One big thing was that they did eliminate the baseextension tables and merge them with the base tables in CRM 2013. That helps as it reduced joins, but the killer is still the fragmentation that happens so quickly on the GUID Clustered Primary Keys. I ended up adapting a script I had to rebuild all indexes when they reach 30%, and reorg when over 5%, and I have it scheduled every other day, and hit the stats to keep them up to date too.
Personally I think the write caused by reassigning or renaming things causes most of the performance issues as all relationships carry both the GUID of the foreign key AND the natural key of the foreign key table (usually the name field). I am seeing constant updates to the activity and activity party tables (which by the way is where the filtered index was) as it goes through all activities for whatever thing you renamed and updates the natural key. Yep - a sounds thrashing is in order just for that design, let alone the decision to use parameterization with filtered indexes....
Tim Blum
Senior Manager, Outsourced Data Services
Learn2Live at Ureach.com
October 15, 2014 at 1:22 pm
Have you adjusted fill factors down to combat the fragmentation problems? This is about the best you can do. There is obviously a tradeoff of taking more disk space, more RAM and more IOs for the same amount of data. But massive, quick fragmentation is truly horrible because it impedes ongoing transaction performance and leads to both tlog and data writes, extra locks/latching, etc. Assuming you use ola.hallengren.com for your index MX you can track every reorg/rebuild and find optimal fill factors in a matter of a few weeks usually.
Best,
Kevin G. Boles
SQL Server Consultant
SQL MVP 2007-2012
TheSQLGuru on googles mail service
October 15, 2014 at 4:43 pm
Yes, I use Ola's index tools to work on things.
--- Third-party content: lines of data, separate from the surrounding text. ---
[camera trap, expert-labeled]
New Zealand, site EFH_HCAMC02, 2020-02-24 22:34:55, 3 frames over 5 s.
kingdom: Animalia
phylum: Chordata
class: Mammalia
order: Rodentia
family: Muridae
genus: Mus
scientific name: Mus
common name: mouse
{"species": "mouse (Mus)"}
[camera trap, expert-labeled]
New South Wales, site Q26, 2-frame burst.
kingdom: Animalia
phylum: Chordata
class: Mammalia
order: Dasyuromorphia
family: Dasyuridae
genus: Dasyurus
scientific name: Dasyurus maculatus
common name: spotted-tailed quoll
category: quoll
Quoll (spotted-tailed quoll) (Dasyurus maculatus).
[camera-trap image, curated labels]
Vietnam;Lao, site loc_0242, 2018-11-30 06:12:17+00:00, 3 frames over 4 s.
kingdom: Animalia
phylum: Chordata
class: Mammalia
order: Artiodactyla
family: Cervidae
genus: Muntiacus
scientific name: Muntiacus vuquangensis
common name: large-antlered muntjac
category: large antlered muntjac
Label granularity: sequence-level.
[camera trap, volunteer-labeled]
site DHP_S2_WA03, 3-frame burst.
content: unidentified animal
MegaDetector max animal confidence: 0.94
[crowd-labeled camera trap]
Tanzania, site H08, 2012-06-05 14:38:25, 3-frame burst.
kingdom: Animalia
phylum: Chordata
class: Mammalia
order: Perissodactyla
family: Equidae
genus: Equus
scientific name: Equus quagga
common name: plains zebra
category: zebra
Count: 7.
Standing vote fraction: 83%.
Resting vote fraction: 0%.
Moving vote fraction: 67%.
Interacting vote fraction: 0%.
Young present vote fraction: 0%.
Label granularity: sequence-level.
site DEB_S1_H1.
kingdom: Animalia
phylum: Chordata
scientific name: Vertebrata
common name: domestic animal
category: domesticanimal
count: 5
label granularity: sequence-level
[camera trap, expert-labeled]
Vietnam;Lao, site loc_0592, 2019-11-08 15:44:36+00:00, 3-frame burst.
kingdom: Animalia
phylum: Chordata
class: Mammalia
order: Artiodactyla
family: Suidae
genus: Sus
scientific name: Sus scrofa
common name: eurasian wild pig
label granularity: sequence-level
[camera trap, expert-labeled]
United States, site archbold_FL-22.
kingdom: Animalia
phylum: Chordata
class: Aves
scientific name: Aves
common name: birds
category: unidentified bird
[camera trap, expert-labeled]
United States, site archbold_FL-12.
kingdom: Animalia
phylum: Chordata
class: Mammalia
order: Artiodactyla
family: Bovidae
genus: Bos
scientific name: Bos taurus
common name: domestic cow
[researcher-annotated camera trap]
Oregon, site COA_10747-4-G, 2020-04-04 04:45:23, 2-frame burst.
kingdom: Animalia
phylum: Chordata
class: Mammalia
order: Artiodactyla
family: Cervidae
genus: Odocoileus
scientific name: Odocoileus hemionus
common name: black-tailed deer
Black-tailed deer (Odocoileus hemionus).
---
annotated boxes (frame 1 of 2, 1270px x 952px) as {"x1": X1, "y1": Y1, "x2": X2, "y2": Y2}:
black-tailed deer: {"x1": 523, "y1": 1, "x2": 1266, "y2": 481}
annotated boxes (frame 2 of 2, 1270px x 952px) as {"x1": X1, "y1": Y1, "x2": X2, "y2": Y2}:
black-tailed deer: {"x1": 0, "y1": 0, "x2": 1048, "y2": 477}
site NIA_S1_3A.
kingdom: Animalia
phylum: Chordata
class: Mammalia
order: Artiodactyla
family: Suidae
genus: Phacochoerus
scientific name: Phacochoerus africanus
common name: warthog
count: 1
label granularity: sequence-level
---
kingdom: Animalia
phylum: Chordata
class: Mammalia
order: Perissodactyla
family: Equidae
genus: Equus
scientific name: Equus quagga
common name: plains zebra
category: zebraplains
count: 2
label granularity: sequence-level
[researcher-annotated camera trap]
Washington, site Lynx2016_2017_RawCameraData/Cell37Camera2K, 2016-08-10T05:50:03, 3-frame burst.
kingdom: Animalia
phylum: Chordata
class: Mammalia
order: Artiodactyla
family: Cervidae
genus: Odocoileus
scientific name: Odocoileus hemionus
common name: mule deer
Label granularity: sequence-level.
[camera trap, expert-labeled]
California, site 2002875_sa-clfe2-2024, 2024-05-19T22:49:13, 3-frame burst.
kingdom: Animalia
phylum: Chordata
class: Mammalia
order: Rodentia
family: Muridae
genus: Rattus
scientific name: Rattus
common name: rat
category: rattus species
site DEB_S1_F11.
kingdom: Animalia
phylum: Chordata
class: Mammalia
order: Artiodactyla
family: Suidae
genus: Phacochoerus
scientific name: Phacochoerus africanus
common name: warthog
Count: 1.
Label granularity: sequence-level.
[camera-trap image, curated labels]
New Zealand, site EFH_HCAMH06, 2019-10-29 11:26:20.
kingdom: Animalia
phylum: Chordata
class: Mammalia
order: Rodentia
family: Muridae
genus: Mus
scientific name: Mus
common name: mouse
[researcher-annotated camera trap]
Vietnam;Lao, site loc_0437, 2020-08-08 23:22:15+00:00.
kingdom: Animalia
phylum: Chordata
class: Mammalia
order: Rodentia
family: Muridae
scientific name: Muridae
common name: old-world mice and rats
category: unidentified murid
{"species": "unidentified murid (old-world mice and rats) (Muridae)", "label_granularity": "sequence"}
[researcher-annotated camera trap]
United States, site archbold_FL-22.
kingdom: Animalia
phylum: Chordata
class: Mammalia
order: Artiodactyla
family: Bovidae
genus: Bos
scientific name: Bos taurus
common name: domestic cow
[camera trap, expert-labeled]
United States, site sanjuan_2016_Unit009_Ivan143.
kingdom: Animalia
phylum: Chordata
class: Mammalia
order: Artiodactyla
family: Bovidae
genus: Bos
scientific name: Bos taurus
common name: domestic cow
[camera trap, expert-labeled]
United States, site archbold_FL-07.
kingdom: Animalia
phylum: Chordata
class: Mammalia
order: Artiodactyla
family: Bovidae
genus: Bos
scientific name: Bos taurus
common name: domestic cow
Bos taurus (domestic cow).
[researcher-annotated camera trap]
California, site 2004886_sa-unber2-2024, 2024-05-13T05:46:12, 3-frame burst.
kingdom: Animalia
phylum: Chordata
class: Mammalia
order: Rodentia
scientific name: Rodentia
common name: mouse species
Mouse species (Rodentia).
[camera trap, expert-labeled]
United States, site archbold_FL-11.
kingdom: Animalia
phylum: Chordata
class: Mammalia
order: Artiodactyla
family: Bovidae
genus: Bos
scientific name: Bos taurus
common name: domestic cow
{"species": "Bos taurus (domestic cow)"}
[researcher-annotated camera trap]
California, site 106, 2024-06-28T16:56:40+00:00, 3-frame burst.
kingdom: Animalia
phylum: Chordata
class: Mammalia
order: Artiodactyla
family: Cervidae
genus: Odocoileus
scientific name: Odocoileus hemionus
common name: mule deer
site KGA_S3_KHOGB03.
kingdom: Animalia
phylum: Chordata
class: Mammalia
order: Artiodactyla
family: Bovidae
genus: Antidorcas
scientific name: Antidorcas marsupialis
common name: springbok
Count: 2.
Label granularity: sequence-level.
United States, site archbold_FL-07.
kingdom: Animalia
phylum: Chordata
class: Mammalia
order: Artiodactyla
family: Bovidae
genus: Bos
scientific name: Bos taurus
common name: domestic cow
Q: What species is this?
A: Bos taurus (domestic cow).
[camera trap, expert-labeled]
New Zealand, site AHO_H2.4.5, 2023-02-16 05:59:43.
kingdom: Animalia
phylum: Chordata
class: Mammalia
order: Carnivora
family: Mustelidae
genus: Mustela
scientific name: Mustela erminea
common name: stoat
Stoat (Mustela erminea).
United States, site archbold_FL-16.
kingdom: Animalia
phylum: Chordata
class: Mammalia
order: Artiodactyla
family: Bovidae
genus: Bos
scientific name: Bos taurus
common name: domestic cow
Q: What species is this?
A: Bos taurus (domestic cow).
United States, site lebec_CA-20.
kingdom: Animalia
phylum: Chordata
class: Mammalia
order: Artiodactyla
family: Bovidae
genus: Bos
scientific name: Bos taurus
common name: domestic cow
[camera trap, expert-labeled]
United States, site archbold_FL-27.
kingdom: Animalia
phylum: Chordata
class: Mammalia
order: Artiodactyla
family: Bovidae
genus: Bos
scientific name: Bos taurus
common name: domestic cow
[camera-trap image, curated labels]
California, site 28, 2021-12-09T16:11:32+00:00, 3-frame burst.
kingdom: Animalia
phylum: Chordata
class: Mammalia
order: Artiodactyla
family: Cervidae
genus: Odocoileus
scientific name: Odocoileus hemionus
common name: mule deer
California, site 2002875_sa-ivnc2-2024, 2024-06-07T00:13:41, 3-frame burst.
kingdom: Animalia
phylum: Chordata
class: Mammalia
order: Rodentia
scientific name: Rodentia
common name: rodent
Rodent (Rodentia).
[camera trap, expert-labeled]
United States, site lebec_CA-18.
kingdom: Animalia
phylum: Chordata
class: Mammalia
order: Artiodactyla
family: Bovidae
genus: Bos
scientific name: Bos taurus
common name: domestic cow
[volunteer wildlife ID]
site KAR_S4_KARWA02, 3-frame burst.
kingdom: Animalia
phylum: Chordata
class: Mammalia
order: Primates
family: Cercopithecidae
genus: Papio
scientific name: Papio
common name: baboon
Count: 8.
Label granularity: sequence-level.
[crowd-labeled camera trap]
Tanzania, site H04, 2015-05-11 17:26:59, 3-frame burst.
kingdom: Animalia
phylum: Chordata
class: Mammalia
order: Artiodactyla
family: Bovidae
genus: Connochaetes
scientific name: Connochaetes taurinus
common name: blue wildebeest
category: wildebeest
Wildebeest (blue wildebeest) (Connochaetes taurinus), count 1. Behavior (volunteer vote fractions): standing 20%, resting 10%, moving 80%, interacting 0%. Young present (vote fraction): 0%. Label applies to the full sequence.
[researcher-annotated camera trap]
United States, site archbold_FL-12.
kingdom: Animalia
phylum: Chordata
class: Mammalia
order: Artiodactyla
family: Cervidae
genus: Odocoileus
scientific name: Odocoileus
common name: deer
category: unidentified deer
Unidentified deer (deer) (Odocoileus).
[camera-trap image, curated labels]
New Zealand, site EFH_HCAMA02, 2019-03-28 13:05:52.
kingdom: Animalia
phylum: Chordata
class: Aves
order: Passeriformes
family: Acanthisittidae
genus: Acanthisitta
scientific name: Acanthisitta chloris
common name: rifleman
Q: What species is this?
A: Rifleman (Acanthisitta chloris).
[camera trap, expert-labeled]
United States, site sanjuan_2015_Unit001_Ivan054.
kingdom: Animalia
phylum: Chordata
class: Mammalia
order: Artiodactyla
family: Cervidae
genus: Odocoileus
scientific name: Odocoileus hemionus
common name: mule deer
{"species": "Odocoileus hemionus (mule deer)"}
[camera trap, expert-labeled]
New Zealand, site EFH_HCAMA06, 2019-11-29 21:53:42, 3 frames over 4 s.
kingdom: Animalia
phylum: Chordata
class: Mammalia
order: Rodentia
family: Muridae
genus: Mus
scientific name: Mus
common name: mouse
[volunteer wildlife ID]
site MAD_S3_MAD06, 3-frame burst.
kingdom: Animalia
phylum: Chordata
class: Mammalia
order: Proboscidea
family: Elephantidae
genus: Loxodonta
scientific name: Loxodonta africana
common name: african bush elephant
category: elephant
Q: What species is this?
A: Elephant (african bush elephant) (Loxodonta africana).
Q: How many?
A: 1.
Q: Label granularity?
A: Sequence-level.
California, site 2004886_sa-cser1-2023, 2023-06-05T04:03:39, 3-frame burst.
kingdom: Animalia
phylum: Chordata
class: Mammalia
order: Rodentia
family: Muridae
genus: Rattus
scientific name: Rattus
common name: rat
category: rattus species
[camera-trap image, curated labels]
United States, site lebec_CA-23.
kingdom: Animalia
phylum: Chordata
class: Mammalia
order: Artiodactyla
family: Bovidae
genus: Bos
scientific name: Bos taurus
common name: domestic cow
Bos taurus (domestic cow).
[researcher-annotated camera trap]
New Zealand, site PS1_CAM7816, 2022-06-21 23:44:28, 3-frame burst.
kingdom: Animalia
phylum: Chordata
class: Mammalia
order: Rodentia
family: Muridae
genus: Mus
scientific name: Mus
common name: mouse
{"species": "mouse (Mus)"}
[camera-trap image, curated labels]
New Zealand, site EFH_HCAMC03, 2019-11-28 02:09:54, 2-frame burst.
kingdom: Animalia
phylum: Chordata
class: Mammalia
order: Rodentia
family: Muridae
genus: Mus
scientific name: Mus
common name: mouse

What I do is dump the output to a table and keep watching things, and adjust the fill factor on the index if it repeatedly is over the reorg threshold of 20%. I do this until it stays below the rebuild threshold each time. I do this during time period where the user count drops dramatically, so I fully update stats at the same time. The whole thing usually takes about 20 minutes, even on the 400GB database, and our window is an hour for this work, so that part fits in quitter well.
I also use the sp_BlitzCache script to catch things like the unmatched indexes, but also parameter sniffing and missing indexes so I can look at what needs to be done.
Furthermore, I actually put in the Resource Governor for all accounts that are not the CRMWebService account, which only the CRM Websites use to connect to the databases, where those processes cannot exceed 50% of the processor.
I capped the Memory at 36 of the 48 on SQL to keep the memory usage pretty steady at 88-90%.
All in all - despite the db being a mess in CRM 4, we have gotten things so much better performance wise, yet, all of a sudden this issue cropped up. Actual load on the server at peak times is 800 users where total users is around 1500, most of which use the outlook client, and the SQL Server CPU generally sits at somewhere in the 20% used.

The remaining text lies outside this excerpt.